Spatial reasoning dataset excerpts:
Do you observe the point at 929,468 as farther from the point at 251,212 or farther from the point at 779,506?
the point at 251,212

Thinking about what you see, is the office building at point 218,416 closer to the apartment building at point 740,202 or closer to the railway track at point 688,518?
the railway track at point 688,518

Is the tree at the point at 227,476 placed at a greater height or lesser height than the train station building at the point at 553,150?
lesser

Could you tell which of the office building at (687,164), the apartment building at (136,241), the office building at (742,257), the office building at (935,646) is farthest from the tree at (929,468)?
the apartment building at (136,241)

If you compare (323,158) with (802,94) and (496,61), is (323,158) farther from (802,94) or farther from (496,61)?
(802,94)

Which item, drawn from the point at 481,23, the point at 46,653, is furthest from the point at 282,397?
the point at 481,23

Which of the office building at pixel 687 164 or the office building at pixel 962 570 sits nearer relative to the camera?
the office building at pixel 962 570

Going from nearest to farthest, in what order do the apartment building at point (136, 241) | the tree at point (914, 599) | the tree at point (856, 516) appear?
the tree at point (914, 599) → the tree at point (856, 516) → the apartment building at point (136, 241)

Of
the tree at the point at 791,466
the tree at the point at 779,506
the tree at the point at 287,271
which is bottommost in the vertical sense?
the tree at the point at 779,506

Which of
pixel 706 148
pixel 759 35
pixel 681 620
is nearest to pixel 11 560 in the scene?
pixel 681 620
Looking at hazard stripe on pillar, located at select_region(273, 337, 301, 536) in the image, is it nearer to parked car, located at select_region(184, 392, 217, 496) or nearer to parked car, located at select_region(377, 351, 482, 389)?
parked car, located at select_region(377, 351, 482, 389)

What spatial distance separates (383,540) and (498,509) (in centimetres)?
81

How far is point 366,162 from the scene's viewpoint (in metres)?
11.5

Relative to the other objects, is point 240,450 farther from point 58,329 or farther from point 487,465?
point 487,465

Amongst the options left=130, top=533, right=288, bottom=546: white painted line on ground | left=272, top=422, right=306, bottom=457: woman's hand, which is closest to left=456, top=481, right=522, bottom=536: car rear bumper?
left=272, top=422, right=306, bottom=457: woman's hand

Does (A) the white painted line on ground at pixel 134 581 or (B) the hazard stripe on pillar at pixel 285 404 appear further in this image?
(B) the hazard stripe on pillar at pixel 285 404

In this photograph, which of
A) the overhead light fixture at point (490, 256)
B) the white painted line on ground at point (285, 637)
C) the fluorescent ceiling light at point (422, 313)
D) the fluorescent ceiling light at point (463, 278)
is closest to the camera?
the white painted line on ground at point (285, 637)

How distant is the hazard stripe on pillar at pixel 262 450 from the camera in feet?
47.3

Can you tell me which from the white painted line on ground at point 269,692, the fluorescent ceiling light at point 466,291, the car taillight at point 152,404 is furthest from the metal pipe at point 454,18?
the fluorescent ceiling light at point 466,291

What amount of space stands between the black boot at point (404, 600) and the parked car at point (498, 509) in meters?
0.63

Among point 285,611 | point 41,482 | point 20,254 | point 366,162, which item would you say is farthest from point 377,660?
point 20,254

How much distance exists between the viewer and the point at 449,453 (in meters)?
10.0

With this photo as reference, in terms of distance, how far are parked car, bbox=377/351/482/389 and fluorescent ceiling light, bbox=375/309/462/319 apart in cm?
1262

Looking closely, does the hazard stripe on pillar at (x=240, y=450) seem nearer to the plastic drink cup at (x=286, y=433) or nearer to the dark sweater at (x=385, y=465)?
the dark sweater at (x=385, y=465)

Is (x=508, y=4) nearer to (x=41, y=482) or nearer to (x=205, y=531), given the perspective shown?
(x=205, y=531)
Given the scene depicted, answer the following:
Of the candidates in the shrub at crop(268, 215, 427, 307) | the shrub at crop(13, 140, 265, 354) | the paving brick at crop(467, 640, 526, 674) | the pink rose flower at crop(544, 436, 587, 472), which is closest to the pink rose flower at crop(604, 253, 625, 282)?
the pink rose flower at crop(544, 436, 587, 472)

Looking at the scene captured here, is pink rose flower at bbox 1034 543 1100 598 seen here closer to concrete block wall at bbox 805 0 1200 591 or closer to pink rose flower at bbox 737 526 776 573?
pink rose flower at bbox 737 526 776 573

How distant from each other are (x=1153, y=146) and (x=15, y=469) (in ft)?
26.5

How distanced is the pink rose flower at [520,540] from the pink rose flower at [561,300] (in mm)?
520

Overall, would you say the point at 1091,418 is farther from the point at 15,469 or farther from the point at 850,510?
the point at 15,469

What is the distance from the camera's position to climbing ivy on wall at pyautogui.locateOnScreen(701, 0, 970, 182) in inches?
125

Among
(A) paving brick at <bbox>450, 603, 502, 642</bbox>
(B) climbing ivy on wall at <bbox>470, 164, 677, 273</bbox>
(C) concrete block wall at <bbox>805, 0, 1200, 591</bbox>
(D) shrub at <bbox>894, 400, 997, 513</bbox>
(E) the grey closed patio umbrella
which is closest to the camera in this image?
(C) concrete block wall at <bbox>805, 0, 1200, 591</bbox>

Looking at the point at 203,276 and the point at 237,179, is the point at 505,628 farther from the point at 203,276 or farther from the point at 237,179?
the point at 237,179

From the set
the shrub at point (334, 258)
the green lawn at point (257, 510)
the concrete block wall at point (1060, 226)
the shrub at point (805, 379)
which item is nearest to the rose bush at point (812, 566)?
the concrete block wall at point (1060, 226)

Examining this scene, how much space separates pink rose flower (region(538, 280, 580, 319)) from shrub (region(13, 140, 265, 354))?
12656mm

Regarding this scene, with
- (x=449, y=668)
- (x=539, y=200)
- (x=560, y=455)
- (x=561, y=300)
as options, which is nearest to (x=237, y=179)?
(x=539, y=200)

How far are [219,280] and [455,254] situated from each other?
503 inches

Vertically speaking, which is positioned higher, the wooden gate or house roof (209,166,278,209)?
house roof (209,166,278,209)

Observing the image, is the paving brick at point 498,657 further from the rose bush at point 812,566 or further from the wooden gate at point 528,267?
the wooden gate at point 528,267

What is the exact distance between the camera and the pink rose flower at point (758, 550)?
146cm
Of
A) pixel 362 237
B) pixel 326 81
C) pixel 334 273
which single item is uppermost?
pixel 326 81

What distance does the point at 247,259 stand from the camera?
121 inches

Problem details: Transcribe every entry verbatim.

Solved problem:
Do you observe the point at 929,468 as farther from the point at 251,212 or farther from the point at 779,506?
the point at 251,212

Thinking about what you see, is the office building at point 218,416 closer to the apartment building at point 740,202 or closer to the railway track at point 688,518?
the railway track at point 688,518

Is the tree at the point at 227,476 placed at a greater height or lesser height than the train station building at the point at 553,150?
lesser

Could you tell which of the office building at (687,164), the apartment building at (136,241), the office building at (742,257), the office building at (935,646) is farthest from the tree at (929,468)?
the apartment building at (136,241)

If you compare (323,158) with (802,94) and (496,61), is (323,158) farther from (802,94) or farther from (496,61)?
(802,94)

Which item, drawn from the point at 481,23, the point at 46,653, is furthest from the point at 282,397?
the point at 481,23

Which of the office building at pixel 687 164 or the office building at pixel 962 570 sits nearer relative to the camera?
the office building at pixel 962 570

Going from nearest to farthest, in what order do the apartment building at point (136, 241) | the tree at point (914, 599) | the tree at point (856, 516) appear?
the tree at point (914, 599) → the tree at point (856, 516) → the apartment building at point (136, 241)

Of
the tree at the point at 791,466
the tree at the point at 779,506
the tree at the point at 287,271
which is bottommost in the vertical sense?
the tree at the point at 779,506

Which of
pixel 706 148
pixel 759 35
pixel 681 620
is nearest to pixel 11 560 in the scene?
pixel 681 620
Looking at hazard stripe on pillar, located at select_region(273, 337, 301, 536) in the image, is it nearer to parked car, located at select_region(184, 392, 217, 496) or nearer to parked car, located at select_region(377, 351, 482, 389)?
parked car, located at select_region(377, 351, 482, 389)

What spatial distance separates (383,540) and (498,509) (in centimetres)?
81

How far is point 366,162 from the scene's viewpoint (in metres)?
11.5

Relative to the other objects, is point 240,450 farther from point 58,329 or farther from point 487,465?
point 487,465

Amongst the options left=130, top=533, right=288, bottom=546: white painted line on ground | left=272, top=422, right=306, bottom=457: woman's hand, which is closest to left=456, top=481, right=522, bottom=536: car rear bumper?
left=272, top=422, right=306, bottom=457: woman's hand

Does (A) the white painted line on ground at pixel 134 581 or (B) the hazard stripe on pillar at pixel 285 404 appear further in this image?
(B) the hazard stripe on pillar at pixel 285 404

In this photograph, which of
A) the overhead light fixture at point (490, 256)
B) the white painted line on ground at point (285, 637)
C) the fluorescent ceiling light at point (422, 313)
D) the fluorescent ceiling light at point (463, 278)
is closest to the camera?
the white painted line on ground at point (285, 637)

How distant is the hazard stripe on pillar at pixel 262 450 from the camera in feet?
47.3

Can you tell me which from the white painted line on ground at point 269,692, the fluorescent ceiling light at point 466,291, the car taillight at point 152,404 is furthest from the metal pipe at point 454,18?
the fluorescent ceiling light at point 466,291

What amount of space stands between the black boot at point (404, 600) and the parked car at point (498, 509) in meters?
0.63

Among point 285,611 | point 41,482 | point 20,254 | point 366,162, which item would you say is farthest from point 377,660?
point 20,254

How much distance exists between the viewer and the point at 449,453 (in meters)?
10.0

With this photo as reference, in terms of distance, how far are parked car, bbox=377/351/482/389 and fluorescent ceiling light, bbox=375/309/462/319 apart in cm?
1262

Looking closely, does the hazard stripe on pillar at (x=240, y=450) seem nearer to the plastic drink cup at (x=286, y=433) or nearer to the dark sweater at (x=385, y=465)?
the dark sweater at (x=385, y=465)

Is (x=508, y=4) nearer to (x=41, y=482) or nearer to (x=205, y=531), given the perspective shown?
(x=205, y=531)
Given the scene depicted, answer the following:
Of the candidates in the shrub at crop(268, 215, 427, 307) | the shrub at crop(13, 140, 265, 354) | the paving brick at crop(467, 640, 526, 674) | the pink rose flower at crop(544, 436, 587, 472), which is closest to the pink rose flower at crop(604, 253, 625, 282)?
the pink rose flower at crop(544, 436, 587, 472)

Looking at the scene captured here, is pink rose flower at bbox 1034 543 1100 598 seen here closer to concrete block wall at bbox 805 0 1200 591 or closer to pink rose flower at bbox 737 526 776 573?
pink rose flower at bbox 737 526 776 573

How distant from each other are (x=1153, y=146) and (x=15, y=469) (in ft)?
26.5

How distanced is the pink rose flower at [520,540] from the pink rose flower at [561,300] (in mm)?
520

Overall, would you say the point at 1091,418 is farther from the point at 15,469 or farther from the point at 850,510?
the point at 15,469

What is the distance from the camera's position to climbing ivy on wall at pyautogui.locateOnScreen(701, 0, 970, 182) in inches?
125

Among
(A) paving brick at <bbox>450, 603, 502, 642</bbox>
(B) climbing ivy on wall at <bbox>470, 164, 677, 273</bbox>
(C) concrete block wall at <bbox>805, 0, 1200, 591</bbox>
(D) shrub at <bbox>894, 400, 997, 513</bbox>
(E) the grey closed patio umbrella
which is closest to the camera in this image?
(C) concrete block wall at <bbox>805, 0, 1200, 591</bbox>

Looking at the point at 203,276 and the point at 237,179, is the point at 505,628 farther from the point at 203,276 or farther from the point at 237,179?
the point at 237,179

From the set
the shrub at point (334, 258)
the green lawn at point (257, 510)
the concrete block wall at point (1060, 226)
the shrub at point (805, 379)
which item is nearest to the rose bush at point (812, 566)?
the concrete block wall at point (1060, 226)

Examining this scene, how much space separates pink rose flower (region(538, 280, 580, 319)) from shrub (region(13, 140, 265, 354))?
12656mm

Regarding this scene, with
- (x=449, y=668)
- (x=539, y=200)
- (x=560, y=455)
- (x=561, y=300)
as options, which is nearest to (x=237, y=179)?
(x=539, y=200)

How far are [219,280] and [455,254] situated from each other?
503 inches

Vertically speaking, which is positioned higher, the wooden gate or house roof (209,166,278,209)?
house roof (209,166,278,209)

Observing the image, is the paving brick at point 498,657 further from the rose bush at point 812,566 or further from the wooden gate at point 528,267?
the wooden gate at point 528,267

What is the exact distance between the camera and the pink rose flower at point (758, 550)?
146cm
Of
A) pixel 362 237
B) pixel 326 81
C) pixel 334 273
which single item is uppermost?
pixel 326 81

What distance does the point at 247,259 stand from the camera?
121 inches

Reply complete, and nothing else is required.